Garlic is not just a fragrant seasoning for dishes, but a true treasure trove of biologically active substances. The main value of garlic is allicin, a volatile sulfur compound that forms when the cloves are cut or crushed, responsible for both the sharp smell and the main healing properties of the product[2][3][4].

Main health benefits of garlic

  • Antibacterial and antiviral action: garlic is essential for the prevention of ARVI and combating viruses and bacteria[1][2][3].
  • Lowering blood pressure: sulfur compounds help to gently reduce elevated blood pressure[1].
  • Normalization of cholesterol: regular consumption contributes to improving the lipid profile of the blood[1].
  • Blood thinning and prevention of thrombosis: garlic reduces the risk of blood clots[1].
  • Prevention of premature aging and age-related diseases
  • Support for immunity and liver function[1].

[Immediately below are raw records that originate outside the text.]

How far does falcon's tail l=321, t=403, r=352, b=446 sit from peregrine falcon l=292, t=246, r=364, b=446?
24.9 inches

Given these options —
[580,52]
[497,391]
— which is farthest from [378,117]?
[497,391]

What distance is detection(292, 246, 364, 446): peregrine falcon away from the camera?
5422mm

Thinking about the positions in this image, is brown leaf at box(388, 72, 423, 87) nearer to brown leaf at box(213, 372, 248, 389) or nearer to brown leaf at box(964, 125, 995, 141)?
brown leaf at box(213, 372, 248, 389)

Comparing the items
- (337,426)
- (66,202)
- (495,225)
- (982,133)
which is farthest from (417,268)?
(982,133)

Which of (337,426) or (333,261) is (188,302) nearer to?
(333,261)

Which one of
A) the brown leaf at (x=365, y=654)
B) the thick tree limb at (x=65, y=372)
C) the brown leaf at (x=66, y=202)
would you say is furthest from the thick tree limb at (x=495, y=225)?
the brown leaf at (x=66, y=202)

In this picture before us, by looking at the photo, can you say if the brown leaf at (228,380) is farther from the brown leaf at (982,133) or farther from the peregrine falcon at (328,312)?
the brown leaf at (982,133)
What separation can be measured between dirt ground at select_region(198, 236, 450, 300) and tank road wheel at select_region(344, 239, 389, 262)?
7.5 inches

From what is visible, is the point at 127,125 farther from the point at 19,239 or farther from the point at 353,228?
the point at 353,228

When garlic can be harmful

Like any potent remedy, garlic has its contraindications:

  • During exacerbation of gastrointestinal diseases (gastritis, ulcers, pancreatitis, etc.)[1].
  • In serious liver diseases[1].
  • When taking anticoagulants (blood-thinning medications)[1].
  • In hypotension (low blood pressure)[1].
  • In epilepsy[1].
  • In case of allergies or individual intolerance[1].
  • During pregnancy and breastfeeding[1].

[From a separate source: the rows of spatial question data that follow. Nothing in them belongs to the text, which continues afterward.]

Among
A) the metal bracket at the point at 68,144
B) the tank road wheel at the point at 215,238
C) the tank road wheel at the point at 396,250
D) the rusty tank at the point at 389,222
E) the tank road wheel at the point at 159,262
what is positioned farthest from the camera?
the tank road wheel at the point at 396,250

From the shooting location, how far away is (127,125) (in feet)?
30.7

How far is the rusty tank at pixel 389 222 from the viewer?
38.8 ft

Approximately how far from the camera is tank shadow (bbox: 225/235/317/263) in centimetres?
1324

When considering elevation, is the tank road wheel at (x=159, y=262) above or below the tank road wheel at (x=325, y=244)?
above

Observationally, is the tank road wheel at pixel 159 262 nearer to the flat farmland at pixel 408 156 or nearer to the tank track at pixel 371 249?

How to properly eat garlic

For maximum benefit, nutritionist Yulia Popova recommends:

  1. Before consumption, leave fresh garlic crushed at room temperature for 5–10 minutes — this will increase the amount of allicin[1].
  2. It is better to eat garlic raw, starting with half or a whole clove per day[1].
  3. To maintain health, 1–2 cloves daily is sufficient[1].

Garlic is a valuable product for the prevention of many diseases; however, as the expert emphasizes, it is important to consider individual characteristics of the body and the presence of contraindications[1][2][4].